エックスナー氏はデトロイトに帰ってきたあと、ギア社での少量生産を前提としたクライスラーの特別車、5つのデザイン提案車を出します。K310。C200。SS。デ・ソート・アドベンチャアーそれとデ・エレガンスです。結局何もデザイン勉強の提案だけに終わり生産には至りませんでしたが、これがきっかけで、インペリアル・クラウン・リムジンの生産契約が統括されます。
K310。
C200。
SS.
DeSoto Adventurer.
D'Elegance
時を同じくして、ビートルの生産が順調に伸びて、経営陣は例によって最先端の技術と格好を備えた、”ヘイロー・カー” (以前ネタにしました)を考え始めます。丁度その頃、ビートルのコンヴァーチブルの受託生産をしていた、オスナブルックの架装会社、カーマン社の代表、ウィルヘルム・カーマン氏が事業拡大に、ビートル以外の車種を作れんかと模索していました。それらと同じタイミングで、イタリヤのギヤ社、ルイジ・セグレ氏の上司のマリオ・ボアノ氏も、事業拡大の世界的展開を目論んで上記の様にクライスラーとの事業を進めていた時です。この3社の目的が徐々に統合し合うんですね。一説によるとウィルヘルム氏とボアノ氏は同業者故の顔見知りで、このVW車台を使った異端車種を作る先行計画を具体化し、まとまった所でウオルフスバーグのVW本社に提案したとか。
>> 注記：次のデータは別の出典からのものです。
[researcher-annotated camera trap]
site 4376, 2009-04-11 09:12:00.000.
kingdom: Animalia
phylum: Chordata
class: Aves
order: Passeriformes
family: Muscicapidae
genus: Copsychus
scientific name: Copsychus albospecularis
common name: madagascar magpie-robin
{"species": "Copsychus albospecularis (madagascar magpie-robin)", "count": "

実際にデザインの筆を取ったのは大ボスのボアノ氏だ、いや、セグレ氏だと色々な意見が出ている様ですが、結局エクスナー氏がデザインした、五つのデザイン提案車の一つ、デ・エレガンテがカーマン・ギアの基になった、と言うのが現在の定説で、その頃には既にクライスラーから解雇されていたエックスナー氏は、VWから出たカーマン・ギアを見て、彼のデザインをセグレ氏がよくまとめてくれて、非常に満足だったと感慨深く語ったそうです。
それにしても独国ナチを相手に戦ったセグレ氏が、その独国製の自動車のデザインをしたとは、歴史は面白いものですね。
ここまでがカーマン・ギアの開発背景のハナシでした。次回はそのカーマン・ギアの機械的な事を少し書いてみようと思います。